Por su parte, el patriarca Cirilo de Alejandría y Anatolio, patriarca de Constantinopla del 449 al 458, su unen al coro encomiástico de una traducción que las Novellae justinianeas consagran incluso desde el punto de vista legal. Olimpiodoro, el Chronikon Paschalê, Nicetas, retoman complacientemente los viejos motivos, convertidos en tópicos incuestionables.
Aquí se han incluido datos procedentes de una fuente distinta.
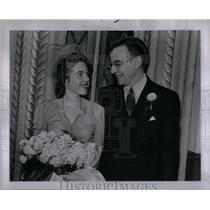 1943 Press Photo Former Spelling Bee Champ Wedding - RRX56147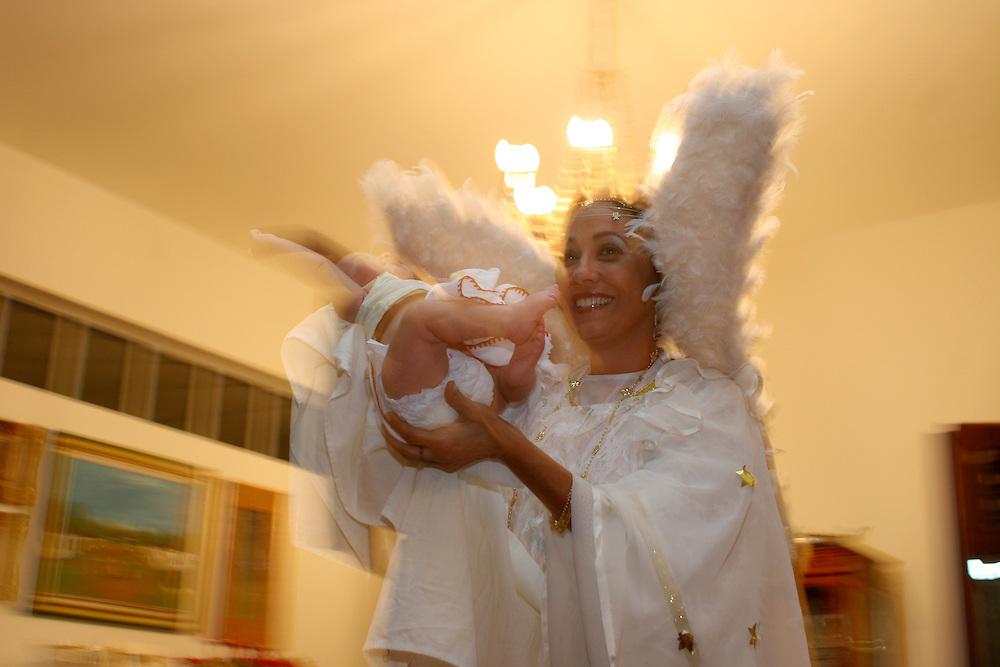 Belo Horizonte_MG, Brasil...Encenacao do presepio na casa de uma familia. ..The presentation of the Christmas crib in a family house...Foto: LEO DRUMOND / NITRO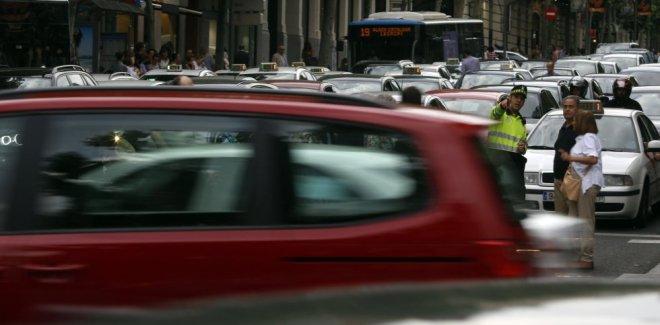 Madrid quer mais pedestres e bicicletas e menos carros no centro - Samuel Sánchez /jornal El País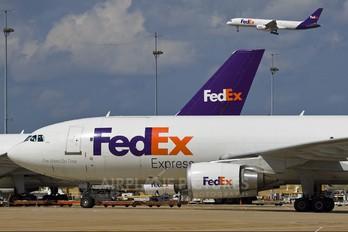 N687FE - FedEx Federal Express Airbus A300F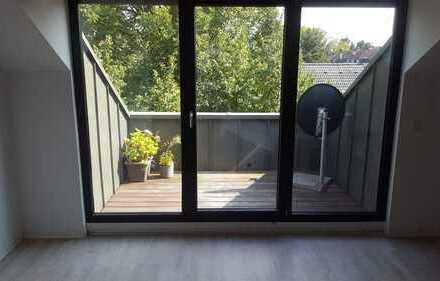Neuwertige 2-Zimmer-Dachgeschosswohnung mit Balkon und EBK in Mönchengladbach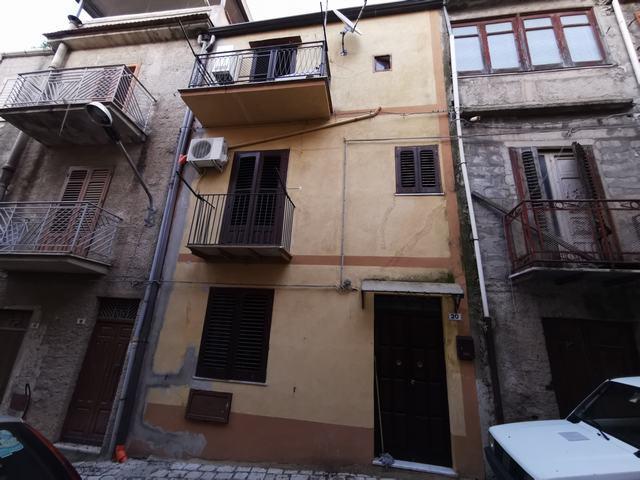 Casa en Alessandria della Rocca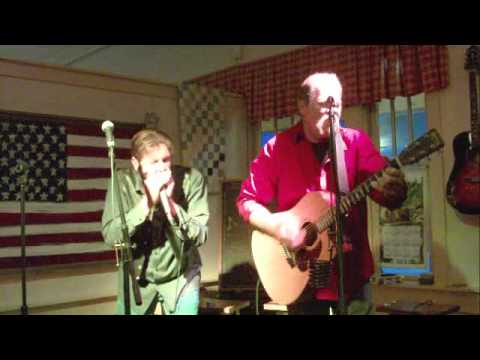"""Crowding 50 singing """"Dixon County Line"""" at the Fontanel"""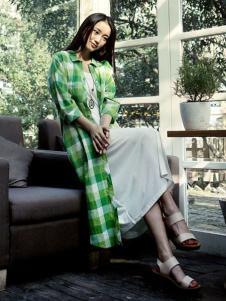 片断女装绿色格纹长衬衫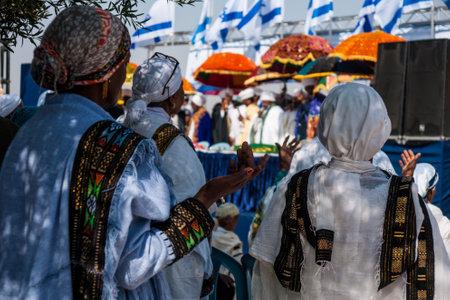 JERUZALEM - 31 oktober 2013: Ethiopische Joodse vrouwen bidden in de voorkant van de Kessim bij de Sigd in Jeruzalem, Israël. De Sigd is een jaarlijkse vakantie van de Ethiopische Joden.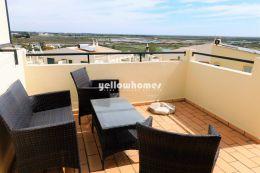 Cosy semi-detached villa with small garden in Faro...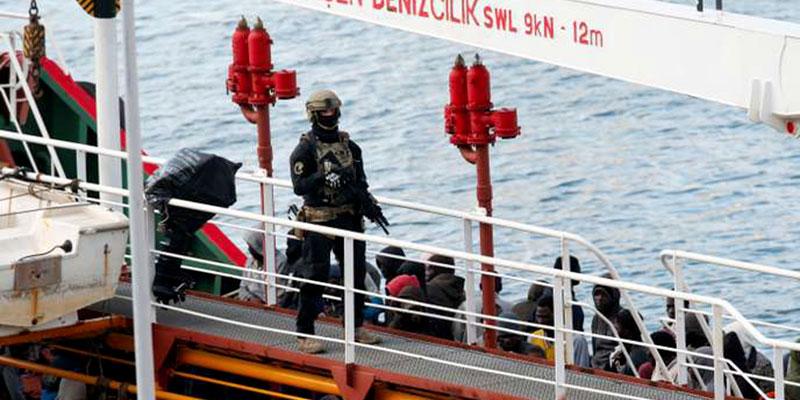 Sauvés de la noyade, des migrants détournent le pétrolier qui les a secourus en méditerranée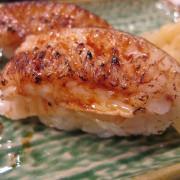 【台南】安平區 ★ 台南吉藏日本料理 - 炙燒比目魚緣側握壽司富含油脂,搭配壽司醋飯入口即化,好想一口接一口啊~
Son dignas de leer las pintorescas (pero muy instructivas) consideraciones de Sincelo y Cedreno acerca del rey Ptolomeo, al que adjudican un vivo afán por acumular no sólo libros griegos sino también «caldeos, egipcios y romanos». El primero de estos autores proclama derivar sus noticias de una recopilación de Ptolemaika.(42) En el siglo XI, Juan Zonaras vuelve a resumir toda la tradición, que es más o menos aceptada sin variaciones mayores por los orientales cuyas obras nos han llegado en lenguas distintas del griego bizantino: el siríaco Zacarias de Mitilene, Miguel el Sirio, patriarca jacobita de Antioquía, el monofisita Bar Hebraeus... El entusiasmo bizantino, por su parte, traspasó, en algunas ocasiones, los límites de la extravagancia: por poner un ejemplo entre muchos, un Isaac Comneno Porfirogéneto, hijo de Alexis I y tío de Manuel I, encargó (parece) el Octateuco de lujo llamado 'del Serrallo';(43) lo hizo preceder de la Carta de Aristeas, acompañada de una paráfrasis propia que celebra la brevedad y la concisión —pero en un estilo increíblemente verboso (Canfora 1996: 25-7).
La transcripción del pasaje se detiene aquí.